Algerian Economy PART2 and End
Galloping inflation, caused by higher cost of imported goods, following the devaluation of the Dinar, and by increased costs of production, exceeded 40% in 1994, and was around 30% in 1995, the highest since Algeria's independance. The situation is even more serious, when one realises that the Algerian consumer spends between 65% and 75% of his income on buying foodstuffs. The prices of foodstuffs have grown at an average annual rate of more than 90% ( 200% for coffee, 110% for milk, 93% for sugar, etc). The resulting fall in the purchasing power of money has led to a growth in poverty.
The present state of affairs bodes ill for the future.
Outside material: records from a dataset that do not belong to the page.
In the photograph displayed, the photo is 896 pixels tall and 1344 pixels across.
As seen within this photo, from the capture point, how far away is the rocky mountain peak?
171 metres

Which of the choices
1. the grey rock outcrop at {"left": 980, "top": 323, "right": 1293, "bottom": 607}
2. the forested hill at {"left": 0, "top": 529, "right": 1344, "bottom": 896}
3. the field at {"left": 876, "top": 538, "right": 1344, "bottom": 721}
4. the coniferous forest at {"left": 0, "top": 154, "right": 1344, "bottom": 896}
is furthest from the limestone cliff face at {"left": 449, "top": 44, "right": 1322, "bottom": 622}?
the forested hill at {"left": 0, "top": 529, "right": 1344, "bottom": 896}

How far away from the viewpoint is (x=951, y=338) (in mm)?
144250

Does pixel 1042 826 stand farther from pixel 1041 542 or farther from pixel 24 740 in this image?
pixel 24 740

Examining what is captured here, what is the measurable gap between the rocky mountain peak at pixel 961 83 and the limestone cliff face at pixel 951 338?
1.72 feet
External debt is a millstone which will aggravate further the recession. The policy of debt rescheduling by the algerian regime in January 1994 and the implementation of IMF-imposed measures have had negative economic and social effects. The situation will get worse because rescheduling leads to only postponing the repayment of part of the debt. This means repaying, in 3 or 5 years, significantly greater sum of money than that due today.
It will also lead to a high level of inflation, greater loss of purchasing power, a growth in social needs and an increase in social problems, especially in matters of health, education, housing and transport. This will be caused by the reduction of public expenditure, in these spheres, as demanded by the IMF, although they are already under-funded.
External debt had already exceeded 29.4 billion USD in 1995. Total debt will most probably exceed 36 billion USD in 1998; 40 billion USD if military debt is included. Receipts from exports are not growing at the same rate. Exports of oil and gas represent 98% of all exports. The level of receipts from exports depends on fluctuations in the price of oil, which are completely outside Algeria's control.
According to Sonatrach, the provisional receipts from the export of oil and gas will grow from 8.6 billion USD in 1995 to 9.8 billion USD in 1996, and will stabilise at around 11 billion USD between 1998-2000.
Imports of goods and services alreaady exceeded 11.1 billion USD in 1995. Even if they remain the same in the year 2000- most unlikely, considering the natural growth in consumer demand- the gap will be difficult to cover because of increasing indebtedness and the mediocre performance by the economy. The productive sectors, such as industry, agriculture, housing and construction, are experiencing recession, and are incapable of generating adequate resources.
Neither the IMF programme of structural adjustment, nor the measures adopted by the present regime, which is directing the economy on a day-to-day basis, will be able to prevent the deterioration in the economic and social situation. And the gap between available currency resources and what is needed to finance the economy will be so great between 1998 and 2000 that Algeria will be unable to continue making repayments, and will find that the IMF is less cooperative than in 1994-95. ((BONJOUR L'ESCLAVAGE)) !!!
The level of debt will have risen steeply and the prospects of any growth in the receipts generated by exports are virtually nil, because of the state of stagnation in the international oil market. By the end of the century Algeria's ability to repay its debts will be reduced considerably. Unlike Morocco and Tunisia, Algeria does not even have the means-other than hydrocarbons-to promote agricultural and industrial exports.
Besides, the natural growth in population from 26 million in 1992 to 33 million in the year 2000, an increase of 7 million, will make it impossible to satisfy all the needs of the country in the coming four years-if the present circumstances continue. The financial, economic and social tensions will be such that they can only lead to a popular explosion. As the present situation is abnormal and unnatural, it cannot continue indefinitely.